During the day I rarely played inside. If I wasn’t doing the rounds with my mother I stayed in the yard where I could, if I cared to, see everything that went on in my world.

One day there was even more toing and froing than usual; it began in the morning and went on all day. In the afternoon a man arrived, older than the usual visitors. Uncle Bash was with him, and he and the other young men darted like egrets around a buffalo.

The man moved slowly, with the authority of age, as though he’d never been young, in fact. He had a stout build and a large square head on a muscular neck. Fleshy lids sloped down at the far corners of his eyes. His lower lip was thick, protruding and dark, and when he spoke he revealed his lower teeth. The curious feature was his hairline: a perfect semicircle above a high forehead; the hair at the sides was cropped so close there was barely any at all. The whole effect was of a small cap, like a judge’s black cap, on the top of his head.

This was Siaka Stevens, who at this time was effectively in hiding and moving from safe house to safe house. He was undertaking an extremely risky tour of the constituencies in an attempt to garner support. In order to change the constitution and introduce a republic with himself as president with sweeping new powers, Albert Margai needed the approval of two sessions of parliament with a general election in between.
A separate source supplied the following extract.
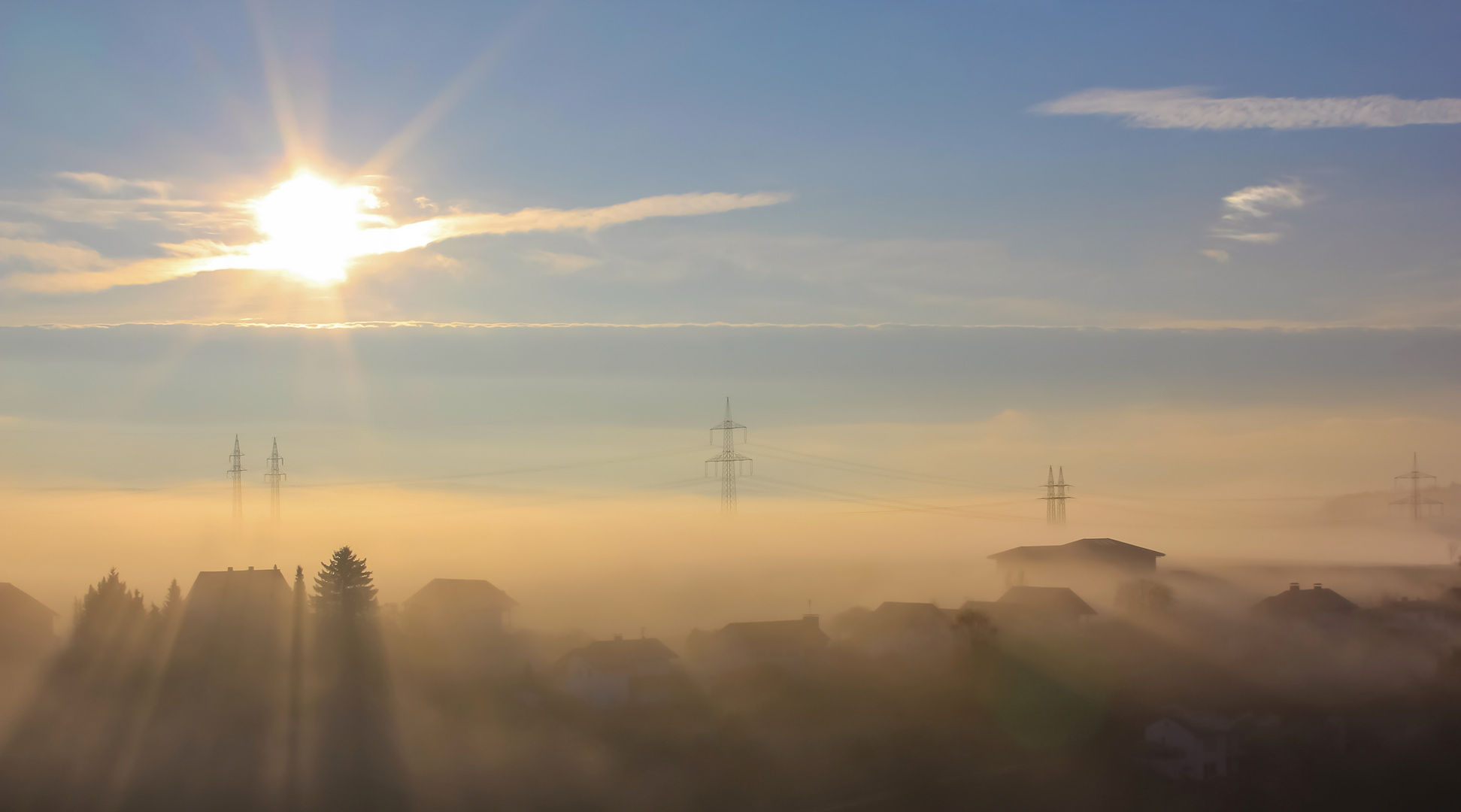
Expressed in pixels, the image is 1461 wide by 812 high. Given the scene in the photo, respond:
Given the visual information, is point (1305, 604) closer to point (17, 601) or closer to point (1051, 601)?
point (1051, 601)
He’d won the first vote by a two-thirds majority. Now he had called the elections and these he was determined to win at any cost. Four APC MPs had already been arrested and held without charge, then deprived of their seats for absenteeism. Stevens was choosing to keep a very low profile.

When he reached me he paused for a moment and looked down. The whole entourage came to a halt and they gazed upon me too. Then Stevens said something to them and they all laughed. I didn’t understand. They passed on. At that moment my father came out into the living room, drying his hands on a cloth. My mother was there and she went to fetch cold drinks. Obviously this man, although I didn’t know then who he was, wasn’t one of my father’s brothers. He sat comfortably in one of the low wooden chairs we bought from the Forestry Commission shop and they spoke for a while. My father was very polite to him and acted in the way he usually reserved for Pa Roke. After a few moments my mother left them and the two men sat talking a while.

Uncle Bash sat outside on the veranda, with the other men. It was January and the temperatures were beginning to rise. The young men waited, beginning to sweat in the heat. They seemed very tense and excited. When Siaka Stevens reappeared they all sprang up and flew around him again. A few seconds later the cars were reversing, one after another, turning tightly in the restricted space of the compound until they drove off together, creating a great huff of dust that engulfed me.

Much later, when the day was old, Uncle Bash came back and hurried in. When he left my father was with him. They climbed into the Austin and drove away. My father didn’t come back that night, or the next. When he returned several days later he was dishevelled, unshaven and on foot.